Abstract

Three inferior vena cava (IVC) filters of different designs were studied to identify the potential links between published clinical results for thrombosis and recurrent pulmonary embolism (PE) rates and in vitro hemodynamics patterns in the region of the filters. The filters studied were the Greenfield over-the-wire filter (Medi-tech/Boston Scientific, Watertown, Mass), TrapEase filter (Cordis Europa, Roden, the Netherlands), and Mobin-Uddin umbrella filter (Edwards Laboratories, Santa Ana, Calif). To assess hemodynamics, velocity contour maps were generated for each filter by using the in vitro photochromic flow visualization technique. Results were obtained for both the unoccluded and partially occluded states. Steady flow (R(e) = 600) was used to model physiologic conditions. To estimate the rates of IVC occlusion and recurrent PE, the authors analyzed published clinical studies spanning more than 30 years and a U.S. Food and Drug Administration database.
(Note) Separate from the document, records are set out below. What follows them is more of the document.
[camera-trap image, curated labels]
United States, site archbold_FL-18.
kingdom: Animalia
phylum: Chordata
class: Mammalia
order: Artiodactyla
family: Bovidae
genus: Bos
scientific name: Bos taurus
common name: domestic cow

For both the unoccluded and partially occluded Mobin-Uddin and TrapEase filters, regions of flow stagnation and/or recirculation and turbulence developed downstream of the filter. The Greenfield filter did not produce any prothrombotic flow patterns for either the unoccluded or partially occluded states. Results of published clinical studies supported the hemodynamic findings, with the TrapEase and Mobin-Uddin filters having high rates of IVC occlusion and recurrent PE compared with those of the Greenfield filter. Flow stagnation or recirculation and turbulence have been linked to thrombosis and thrombus and/or PE formation. Thus, the hemodynamic results from this study may help explain the relatively higher rates of filter thrombosis and PE for the Mobin-Uddin and TrapEase filters versus the Greenfield filter.